From: Double and multiple knockout simulations for genome-scale metabolic network reconstructions

Figure 1

Example network with corresponding lattice and coupling relations. The network contains the set of metabolites \(\mathcal {M} = \{A,B,C,D\}\) and the set of reactions \(\mathcal {R} = \{1,2,3,4,5,6\}\). We assume that all coefficients s mr of the stoichiometric matrix S belong to {0,+1,−1}. Thus, reaction 2 has the stoichiometry s A2=−1,s B2=s C2=1 and s D2=0. The set of irreversible reactions is \(\text {Irr} = \mathcal {R} \setminus \{1\}\).
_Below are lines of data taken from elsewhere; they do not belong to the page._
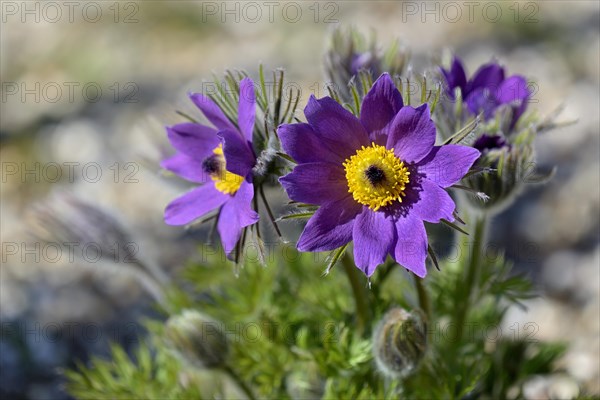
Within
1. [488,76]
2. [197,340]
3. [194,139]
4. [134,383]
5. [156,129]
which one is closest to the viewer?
[194,139]

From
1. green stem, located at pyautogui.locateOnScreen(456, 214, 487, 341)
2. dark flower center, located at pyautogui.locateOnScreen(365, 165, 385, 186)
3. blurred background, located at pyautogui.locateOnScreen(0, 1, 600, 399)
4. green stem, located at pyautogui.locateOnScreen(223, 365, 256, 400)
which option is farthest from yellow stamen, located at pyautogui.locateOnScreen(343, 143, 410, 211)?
green stem, located at pyautogui.locateOnScreen(223, 365, 256, 400)

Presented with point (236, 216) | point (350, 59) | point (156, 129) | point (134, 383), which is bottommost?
point (134, 383)

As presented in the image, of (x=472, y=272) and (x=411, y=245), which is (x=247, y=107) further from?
(x=472, y=272)

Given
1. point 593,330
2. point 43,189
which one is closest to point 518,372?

A possible flux vector satisfying the steady-state condition S v=0 is v=(0,1,1,2,1,1) with supp v={2,3,4,5,6}. The corresponding lattice contains the trivial element representing the vector v=0 and the minimal (non-trivial) elements {1,2,3,4},{1,4,5,6} and {2,3,4,5,6}. The maximal element is {1,2,3,4,5,6}, i.e., there is no blocked reaction. a) There are two pairs of partially coupled reactions, namely 23 and 56. Therefore, no knockout sets containing reaction 3 or 5 need to be analysed. The impact of a double knockout of {3,r} will be the same as for {2,r}. b) Reaction 1 is coupled to reaction 4. Thus, a double knockout of {1,4} will have the same effect as the simple knockout of 4. In both cases, all reactions {1,2,3,4,5,6} get blocked.